The mammalian target of rapamycin in complex 1 (mTORC1) is a kinase that plays a key role in protein translation at dendrites, synaptic plasticity, and learning and memory. We discovered that mTORC1 plays a major role in behaviors associated with alcohol abuse disorders (AUD) including excessive alcohol seeking and intake, as well as memories associated with alcohol reward. We further found that mTORC1 contributes to synaptic and structural plasticity in the nucleus accumbens via the translation of synaptic proteins. More recently we found that repeated cycles of alcohol binge drinking and withdrawal activate mTORC1 signaling in the Orbitofrontal Cortex (OFC), a brain region important for associative learning and reward value. We further showed that inhibition of mTORC1 in the OFC of rats attenuates alcohol seeking and habitual alcohol responding. Finally, we generated data suggesting that NMDA receptors (NMDAR) in the OFC participate in mTORC1 activation and alcohol seeking and habit. The OFC receives glutamatergic inputs from the basolateral amygdala (BLA) and mediodorsal thalamic nucleus (MDmc), and projects to the dorsal striatum (DS), and the BLA. We hypothesize that recruitment of glutamatergic BLA and/or MDmc neurons in response to alcohol activates mTORC1 signaling in the OFC to drive habitual alcohol seeking (Aim 1). We further hypothesize that mTORC1 is activated by alcohol in specific OFC projecting neurons to initiate alcohol seeking and habitual responding (Aim 2).
In Aim 3, we will determine the molecular mechanisms underlying the aforementioned behavioral outcomes. Specifically, we will study the contribution of the mTORC1 downstream target, collapsin response mediator protein II (CRMP-2), to alcohol seeking and habit. We will also conduct an RNA sequencing analysis to identify novel downstream targets of mTORC1 in the OFC whose translation is increased by alcohol. To address these hypotheses, and test the contribution of the mTORC1 signaling in the context of OFC circuitries, we plan to use novel molecular tools in combination with behavioral paradigms in rats. Together, this research proposal will allow us for the first time, to elucidate the role of an important molecular target of alcohol in the context of key neural circuits. Furthermore, the contribution of the OFC to AUD has been understudied, and our research effort will greatly expand the knowledge on this topic. Finally, our studies on mTORC1 and its downstream targets will contribute to drug development efforts for the treatment of AUD.

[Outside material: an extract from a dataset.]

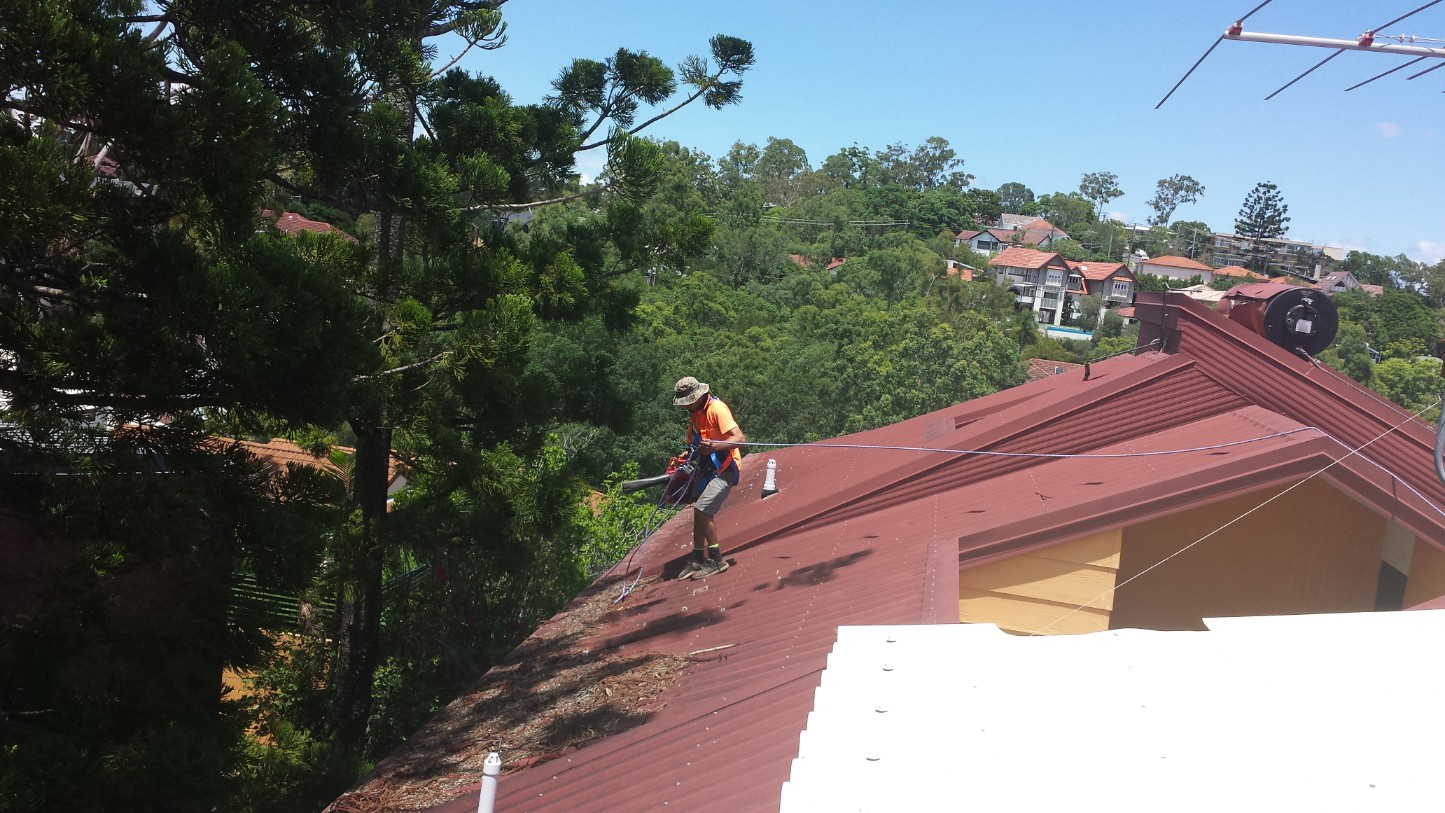 Cleaning blocked gutters and debris off a roof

This proposal is aimed to study how the kinase mTORC1 in brain circuitries that centers around the brain region, OFC, contributes to two clinically relevant phenotypes, alcohol seeking and habit. To do so, we will use state of the art molecular approaches in combination with behavioral paradigms in rats. Our study will not only expand our knowledge on the neuroadaptations that underlie alcohol actions in the brain but will also enable the identification of new targets for future drug development to treat AUD.